You may use the provided training images however you wish to train your model. We have also provided some metadata for the training images, which you can use to help train or evaluate methods. You are allowed to use pretrained features, data augmentation, or supplemental images or data as part of your method. However, your solution must not use any of following:
-
Additional images, supplemental data, or metadata from the ShapeStacks dataset which were not provided with this assignment
-
Any models which were pretrained on the publicly-released ShapeStacks dataset
This assignment uses a custom train/test split of the dataset, so if you use the full public dataset or pretrained models, your method will be trained, in part, on the Kaggle test set. Any submitted method which involves training on the test set (or simply looking up the ground truth labels for the Kaggle test set) will be considered cheating and will receive 0 marks.
-
Please place the train.csv, test.csv, test folder, train folder in the same dir as this juypter notebook.
-
Project purpose: Design a method to predict the stability of a stack of blocks from a single image.
Execute the first 8 code cells of the jupyter notebook in order
This includes importing training and test data, data preprocessing in the first stage, and data splitting and preprocessing in the second stage.
- Execute vitmodel, inceptionv4model, resnetmodel and mobilemodel.

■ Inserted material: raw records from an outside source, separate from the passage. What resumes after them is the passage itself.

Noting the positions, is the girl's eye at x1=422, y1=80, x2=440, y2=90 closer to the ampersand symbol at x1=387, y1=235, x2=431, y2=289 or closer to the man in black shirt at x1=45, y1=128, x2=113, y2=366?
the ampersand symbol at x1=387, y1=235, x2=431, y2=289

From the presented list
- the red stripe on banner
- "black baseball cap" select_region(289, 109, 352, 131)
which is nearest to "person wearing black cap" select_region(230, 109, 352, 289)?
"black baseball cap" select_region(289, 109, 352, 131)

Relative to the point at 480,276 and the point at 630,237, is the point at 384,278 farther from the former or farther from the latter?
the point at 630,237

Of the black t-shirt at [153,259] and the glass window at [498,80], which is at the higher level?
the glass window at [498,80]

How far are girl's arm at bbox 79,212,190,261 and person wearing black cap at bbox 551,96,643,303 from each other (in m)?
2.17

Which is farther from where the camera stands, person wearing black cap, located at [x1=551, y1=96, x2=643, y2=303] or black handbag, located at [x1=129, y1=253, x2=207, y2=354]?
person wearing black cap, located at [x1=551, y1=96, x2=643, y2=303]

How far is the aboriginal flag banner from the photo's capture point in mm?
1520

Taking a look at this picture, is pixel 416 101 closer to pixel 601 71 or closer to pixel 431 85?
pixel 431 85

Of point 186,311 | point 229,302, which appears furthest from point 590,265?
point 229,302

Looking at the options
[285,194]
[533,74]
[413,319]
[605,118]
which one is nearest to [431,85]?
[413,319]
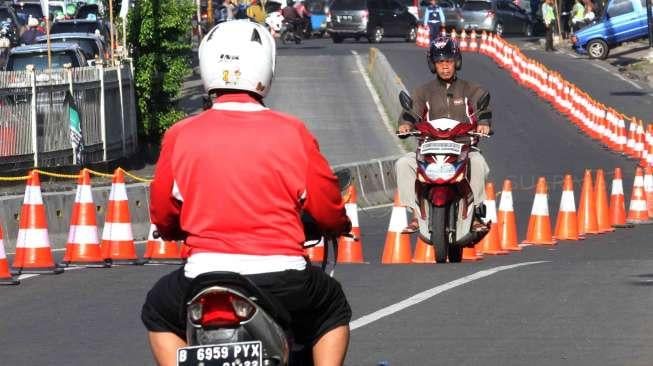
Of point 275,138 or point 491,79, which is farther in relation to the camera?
point 491,79

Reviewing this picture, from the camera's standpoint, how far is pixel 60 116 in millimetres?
26375

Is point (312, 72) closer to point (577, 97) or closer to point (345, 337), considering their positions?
point (577, 97)

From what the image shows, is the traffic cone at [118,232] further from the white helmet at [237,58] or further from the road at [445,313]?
the white helmet at [237,58]

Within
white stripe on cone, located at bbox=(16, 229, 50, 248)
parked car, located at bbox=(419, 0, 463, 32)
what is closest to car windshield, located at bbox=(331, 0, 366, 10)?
parked car, located at bbox=(419, 0, 463, 32)

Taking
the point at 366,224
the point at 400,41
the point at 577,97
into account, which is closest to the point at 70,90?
the point at 366,224

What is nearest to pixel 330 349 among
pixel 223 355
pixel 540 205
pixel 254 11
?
pixel 223 355

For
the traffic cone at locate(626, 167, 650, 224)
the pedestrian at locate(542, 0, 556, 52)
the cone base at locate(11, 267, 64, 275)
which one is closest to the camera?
the cone base at locate(11, 267, 64, 275)

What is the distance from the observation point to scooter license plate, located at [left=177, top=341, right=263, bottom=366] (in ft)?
16.5

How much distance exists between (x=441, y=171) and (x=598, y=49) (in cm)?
4332

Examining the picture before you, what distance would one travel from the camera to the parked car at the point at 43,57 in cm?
3259

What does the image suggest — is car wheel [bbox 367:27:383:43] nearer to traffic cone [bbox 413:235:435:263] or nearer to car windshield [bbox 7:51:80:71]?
car windshield [bbox 7:51:80:71]

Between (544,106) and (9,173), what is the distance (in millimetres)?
20047

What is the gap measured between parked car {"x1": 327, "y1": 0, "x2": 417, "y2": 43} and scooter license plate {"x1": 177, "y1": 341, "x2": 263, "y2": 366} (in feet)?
207

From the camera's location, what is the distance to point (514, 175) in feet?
97.6
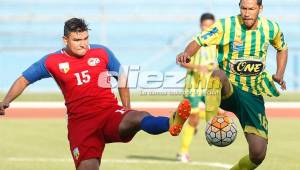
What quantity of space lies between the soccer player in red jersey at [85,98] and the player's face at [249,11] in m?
1.46

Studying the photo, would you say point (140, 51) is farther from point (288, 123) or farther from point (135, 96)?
point (288, 123)

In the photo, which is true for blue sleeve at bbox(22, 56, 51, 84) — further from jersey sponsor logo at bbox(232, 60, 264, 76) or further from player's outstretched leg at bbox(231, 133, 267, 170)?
player's outstretched leg at bbox(231, 133, 267, 170)

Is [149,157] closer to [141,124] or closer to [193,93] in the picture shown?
[193,93]

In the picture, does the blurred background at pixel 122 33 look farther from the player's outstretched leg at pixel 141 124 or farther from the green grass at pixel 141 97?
the player's outstretched leg at pixel 141 124

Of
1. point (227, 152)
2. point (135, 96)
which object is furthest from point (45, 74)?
point (135, 96)

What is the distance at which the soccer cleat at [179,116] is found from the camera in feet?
25.7

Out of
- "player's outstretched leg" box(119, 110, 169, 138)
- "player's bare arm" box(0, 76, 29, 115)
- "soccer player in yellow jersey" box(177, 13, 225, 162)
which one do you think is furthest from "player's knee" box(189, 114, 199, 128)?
"player's bare arm" box(0, 76, 29, 115)

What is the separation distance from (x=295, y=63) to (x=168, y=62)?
4.01 m

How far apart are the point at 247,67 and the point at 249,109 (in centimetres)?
44

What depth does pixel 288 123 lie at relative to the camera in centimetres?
1867

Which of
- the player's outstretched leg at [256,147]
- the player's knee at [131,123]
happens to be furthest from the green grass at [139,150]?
the player's knee at [131,123]

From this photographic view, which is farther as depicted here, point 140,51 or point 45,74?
point 140,51

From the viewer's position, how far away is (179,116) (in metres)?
7.86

- Execute loss function weight allocation
- Execute function stable_height_validate(model, eval_loader), used to evaluate the performance of the model on the validation set
- Perform different model training in sequence
- Execute function modeltraining(model,savepath,log) for each model in turn. Note that savepath is the weight of the saved model, and log is the data result of the training model (on tensorboard)
- Execute function modelpredict(model, save_path) for each model in turn:
- Input %load_ext tensorboard and %tensorboard --logdir=runs to open tensorboard to view the training and validation results of all models.
- Execute model1 as instability_type_model
- Training model1
- Execute model2 and use model2 to define type_0_model, type_1_model, type_2_mode
- Train three models separately
- Execute function predict(model, save_path) to predict the instability type for each test image
- Execute function predict(model, save_path, loader) to predict the stable height for each type
- Combine the prediction results of each type and sort them according to the order of the ids in test dataset
All experiments can be completed by executing jupyter notebook in sequence
[1] O. Groth, F. B. Fuchs, I. Posner, and A. Vedaldi, “Shapestacks: Learning vision-based physical intuition for generalised object stacking,” in Computer Vision – ECCV 2018, V. Ferrari, M. Hebert, C. Sminchisescu, and Y. Weiss, Eds. Cham: Springer International Publishing, 2018, pp. 724–739.